*CHECK YOUR UNDERSTANDING*
- A) Answer these questions from the Wayve article:
(i) In which region will Wayve open its new testing and development hub?
(ii) In what year was Wayve founded?
(iii) When did Wayve begin fleet testing in Germany?
- B) Repeat the Wayve article between "Wayve raised a" and "the company said.", inclusive.
- C) Pick up the Wayve article from where it stops and continue it.

*DOCUMENT EXTRACT*
┄┄┄┄┄┄

Autonomous driving startup Wayve has announced plans for a new site in Germany, as the company steps up global expansion in a bid to secure its first commercial deals following a record $1bn round in 2024.
The London-based autonomous vehicles (AV) startup will open a new testing and development hub in the Stuttgart region, the company said on Monday, with plans to expand into Japan, the home market of its biggest backer, SoftBank.
“2025 is a year of global expansion for Wayve,” said cofounder and CEO Alex Kendall. “With its rich automotive heritage and deep engineering expertise, Germany is a perfect place to accelerate the development and deployment of AI-powered driving technology.”
Wayve raised a $1bn Series C — featuring SoftBank, Microsoft and Nvidia — in May last year and is now stepping up efforts to ink revenue-generating partnerships as it looks to justify that cheque.
The company is yet to announce any commercial deals with automakers, but told the Financial Times it hopes to sign its first “soon”.
The Germany move places it “ideally for collaboration with the region’s leading manufacturers and engineering talent”, Wayve said in a statement.
“Germany’s diverse and demanding driving environment — ranging from high-speed Autobahns to urban complexity and winter road conditions — provides an ideal setting to refine and validate Wayve's AI-powered driving technology,” the company said.
Global expansion
Founded in 2017, Wayve is building AI software and foundation models for autonomous driving. The startup is developing tech it hopes will allow AVs to learn while driving — instead of having to precisely map out every inch of road. Wayve says it began testing on public roads in the UK in 2018 and the US in 2024.
The company shifted focus from developing fully autonomous vehicles a few years ago to developing autonomous driving features that can be built into cars, which it sees as revenue-generating more quickly. It began fleet testing in Germany in February this year after obtaining regulatory approvals in the country.

┄┄┄┄┄┄

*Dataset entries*

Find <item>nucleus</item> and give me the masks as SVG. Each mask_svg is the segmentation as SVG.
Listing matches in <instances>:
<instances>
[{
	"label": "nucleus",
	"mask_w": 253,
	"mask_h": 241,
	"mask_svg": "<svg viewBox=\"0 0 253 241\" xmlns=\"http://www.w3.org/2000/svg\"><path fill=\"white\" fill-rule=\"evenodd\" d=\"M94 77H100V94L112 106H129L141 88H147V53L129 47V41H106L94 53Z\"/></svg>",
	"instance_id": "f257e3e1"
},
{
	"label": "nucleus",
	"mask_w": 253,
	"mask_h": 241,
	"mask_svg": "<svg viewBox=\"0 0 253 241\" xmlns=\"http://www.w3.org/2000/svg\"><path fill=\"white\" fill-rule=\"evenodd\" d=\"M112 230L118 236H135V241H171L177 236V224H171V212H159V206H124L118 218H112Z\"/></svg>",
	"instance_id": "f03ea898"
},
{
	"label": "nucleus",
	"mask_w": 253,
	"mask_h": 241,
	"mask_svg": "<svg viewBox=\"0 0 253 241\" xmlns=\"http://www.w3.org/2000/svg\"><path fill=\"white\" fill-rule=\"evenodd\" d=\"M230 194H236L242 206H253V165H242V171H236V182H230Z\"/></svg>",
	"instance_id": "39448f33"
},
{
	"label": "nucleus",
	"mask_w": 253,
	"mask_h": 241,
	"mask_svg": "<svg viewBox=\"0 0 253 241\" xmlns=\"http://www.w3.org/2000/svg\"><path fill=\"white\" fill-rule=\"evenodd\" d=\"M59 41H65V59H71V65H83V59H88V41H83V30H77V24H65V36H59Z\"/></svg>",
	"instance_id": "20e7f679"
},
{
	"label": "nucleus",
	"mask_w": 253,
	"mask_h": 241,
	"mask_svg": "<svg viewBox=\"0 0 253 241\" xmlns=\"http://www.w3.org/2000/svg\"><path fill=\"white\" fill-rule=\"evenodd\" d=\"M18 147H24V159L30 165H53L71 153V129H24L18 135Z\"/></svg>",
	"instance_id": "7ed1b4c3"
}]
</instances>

┄┄┄┄┄┄

*ACTIVITY ANSWERS*
- A)
(i) The Stuttgart region
(ii) 2017
(iii) February this year

- B)
Wayve raised a $1bn Series C — featuring SoftBank, Microsoft and Nvidia — in May last year and is now stepping up efforts to ink revenue-generating partnerships as it looks to justify that cheque.
The company is yet to announce any commercial deals with automakers, but told the Financial Times it hopes to sign its first “soon”.
The Germany move places it “ideally for collaboration with the region’s leading manufacturers and engineering talent”, Wayve said in a statement.
“Germany’s diverse and demanding driving environment — ranging from high-speed Autobahns to urban complexity and winter road conditions — provides an ideal setting to refine and validate Wayve's AI-powered driving technology,” the company said.

- C)
The new site will focus on building Advanced Driver Assistance System (ADAS) features like lane change assistance, and provides access to a strong pool of engineering talent, the company said.
There are five levels of autonomous driving, from cruise control at level one to fully self-driving cars at level five. Wayve’s current AI driving system delivers level two autonomy, meaning functions still require active monitoring by a human behind the wheel.
While Europe is seen as lagging behind the US in terms of pro autonomous driving regulation — where AV companies like Waymo and Tesla already have vehicles on the roads — Germany is a leader in the region. The country passed laws in 2021 allowing level four vehicles on designated public roads.
The Germany expansion follows Wayve beginning testing in Silicon Valley in October last year, and the company is planning to drive up the west coast to Vancouver, where it has an R&D office.
There have been mixed signals emerging from the AV industry in recent months. While Tesla has said that it hopes to begin building self-driving taxis next year and Waymo raised a $5.6bn round in October, General Motors shut down its Cruise robotaxi in December — after pumping more than $10bn into it since 2016.